WHAT YOU WILL DO —
List every line of the material below that contains the word "feet".

-- START OF DATA PROVIDED --

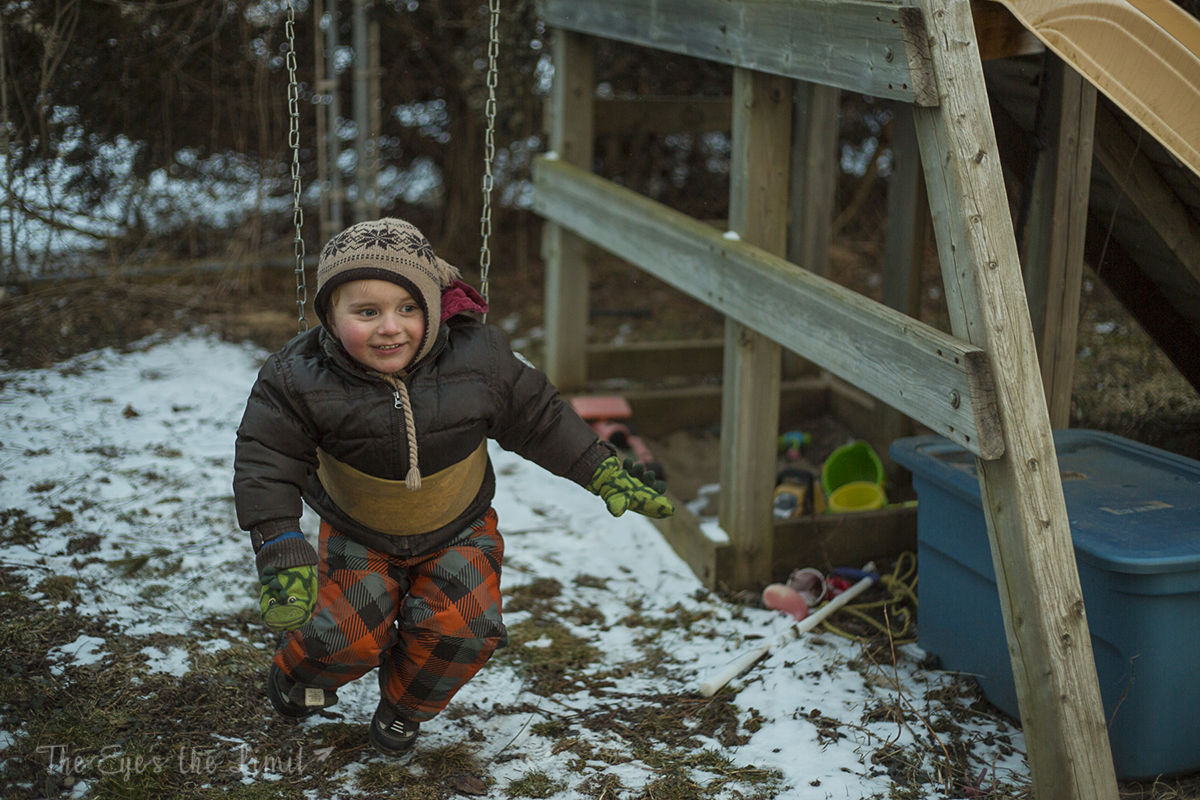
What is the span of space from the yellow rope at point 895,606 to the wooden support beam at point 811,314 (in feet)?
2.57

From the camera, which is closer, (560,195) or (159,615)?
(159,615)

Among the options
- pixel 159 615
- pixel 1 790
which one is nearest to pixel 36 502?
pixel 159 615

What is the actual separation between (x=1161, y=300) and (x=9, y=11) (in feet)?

-- END OF DATA PROVIDED --
-- START OF DATA PROVIDED --

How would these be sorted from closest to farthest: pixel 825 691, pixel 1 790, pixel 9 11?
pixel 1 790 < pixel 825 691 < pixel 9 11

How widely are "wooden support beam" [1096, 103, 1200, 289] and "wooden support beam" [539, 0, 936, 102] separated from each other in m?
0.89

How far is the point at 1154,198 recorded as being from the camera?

-- END OF DATA PROVIDED --

RESULT OF THE TASK —
What is the span of space from the yellow rope at point 895,606 to the wooden support beam at point 811,314 (in feet)?
What is the actual separation between (x=1161, y=300) and (x=9, y=11) (in feet)?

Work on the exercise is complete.